Well, I've joined forces with BBM and some other MA bloggers to write every day for a month. However, I will be cheating since I also have another blog that will be included as well. So, let's say every other day will most likely be a MA blog. Sorry, I'm cheating!!!
For today I would like to continue talking about blocking. In our system we have four primary blocks that we begin with : agay (spelled wrong since I do not have my book in front of me), soto, uchi and gedan barai. They are called the hachi ban uki (also spelled wrong, my deepest apologies!) and we do them over and over and over with heavy emphasis on mushimi, or heavy rubbing. Mushimi is incredibly important in our system and if the upper belts are caught not utilizing it at every turn we do push-ups. But, hey, who's complaining about buff arms....not me.
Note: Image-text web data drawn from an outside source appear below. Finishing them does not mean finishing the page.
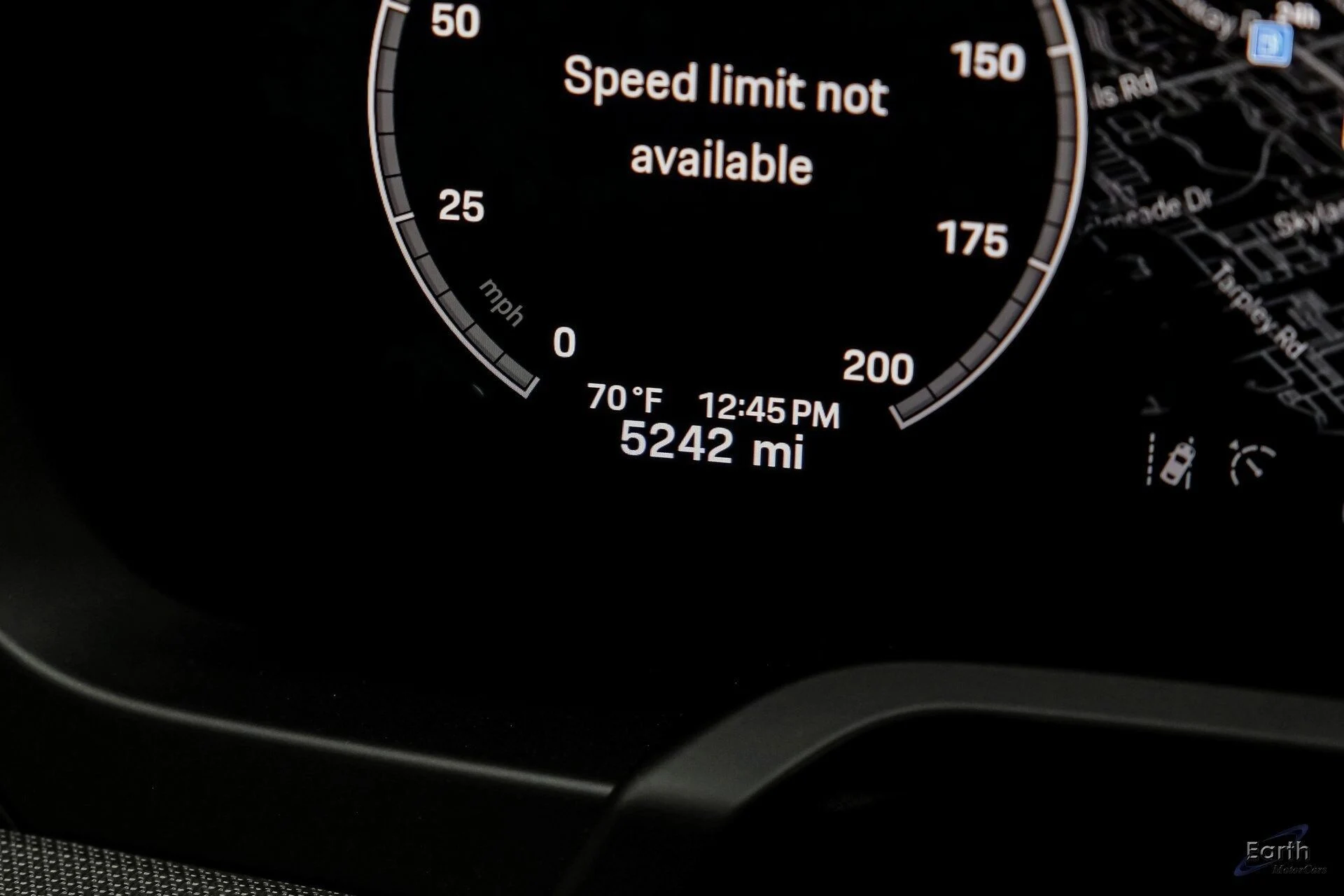 mph081_2244514305_4ae272ac517c6ccd876824aa6406476ex_c3ae05acd1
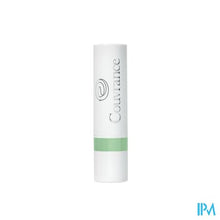 Afbeelding in Gallery-weergave laden, Avene Couvrance Correctiestick Groen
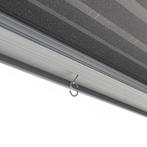 ProPlus S-haak - Chroom - 3 mm diameter - 2,9 x 1,3 cm, Caravans en Kamperen, Ophalen of Verzenden, Nieuw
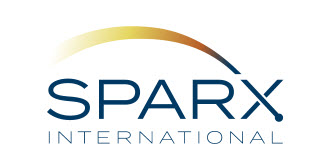 Sparx International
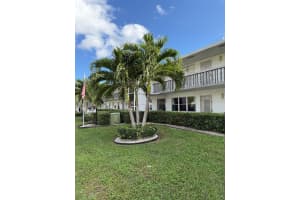 180 Markham I 180, Deerfield Beach, FL 33442, Deerfield Beach, FL 33442 - MLS#F10543676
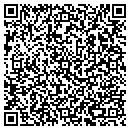 QR code with Edward Jones 19215 contacts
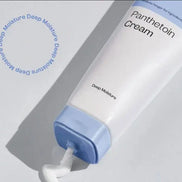Ma:nyo – Panthetoin Cream, 80ml Ma:nyo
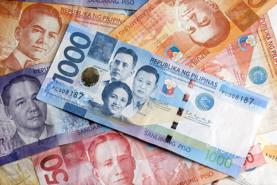 Tỷ giá các đồng tiền châu Á so với USD có thể tăng chậm lại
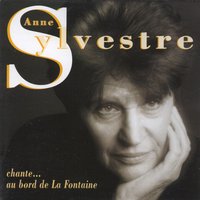 Prudence - Anne Sylvestre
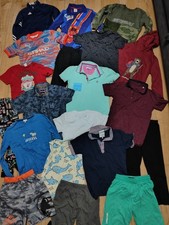 #735💙 Huge Bundle Of Boys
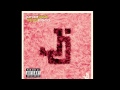 Junior Jack - Stupidisco (Extended Mix) [HD ...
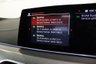 USED 2020 70 BMW 5 SERIES 2.0 520d MHT M Sport Touring 5dr Diesel Hybrid Auto Euro 6 (s/s) (190 ps) 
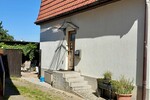 HORN IMMOBILIEN++ Neubrandenburg, modernisiertes Einfamilienhaus mit großem Grundstück, Garage uvm. - Einfamilienhaus Neubrandenburg Datzeberg | Angebot:27313222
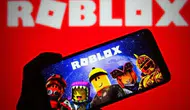 Roblox, Suudi Arabistan ve Birleşik Arap Emirlikleri'nin Talebini Karşılıyor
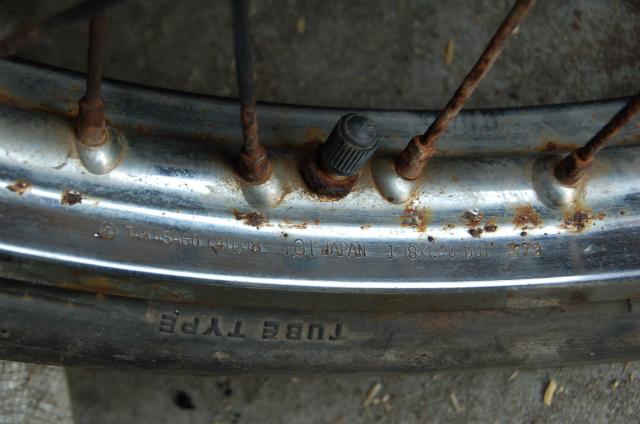 Name:  DSC_0005.jpg
Views: 409
Size:  36.2 KB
Mushimi is especially important in a self-defense situation where sticking (literally) to your opponent places them off balance and allows you to always maintain balance and hara connection. Mushimi begins with the block. With the upper rising block, agay, the arm is energized and mushimi allows you to uproot the uke, at which point you can continue to push the arm back and wrap it or just keep it off to the side. The same goes for the lower blocks, but in this case the uke becomes off-balance towards the tori. There is also the kage uke (hook block), the mountain block, the snake block and a block where you place your hands together, palms facing you, as if you were making a bird shadow and press outwards against an attack. My favorites are the snake block, which is performed to the outside of the punch and allows you to then mushimi down the arm and grab the wrist, and the kage uke.
With blocking we are taught to perform soft, not hard. With this softness I find that it is easier to place the uke off balance, much like an aikido move uses the uke's energy against them. I do not know much about aikido and have only done a little, but from what I've seen our blocks are very similar to aikido moves. The softness also allows the tori to maintain flow, which to me is a much more efficient way of moving against an attack. If I defend hard my energy goes right to my upper body and I lose hara connection. Once this happens the techniques are no longer going to work the way you want them to. With hara connection and mushimi you are insured against losing connection with the uke and will have a much easier time with stun, rip/tear and project. This is how we defend. We block and stun, rip/tear with a combination and then project the uke to the ground or away from us. The projection of course comes with more than a few years of practice and I'm still battling with it. I will most likely always be battling with projection. But, that's for another post!!!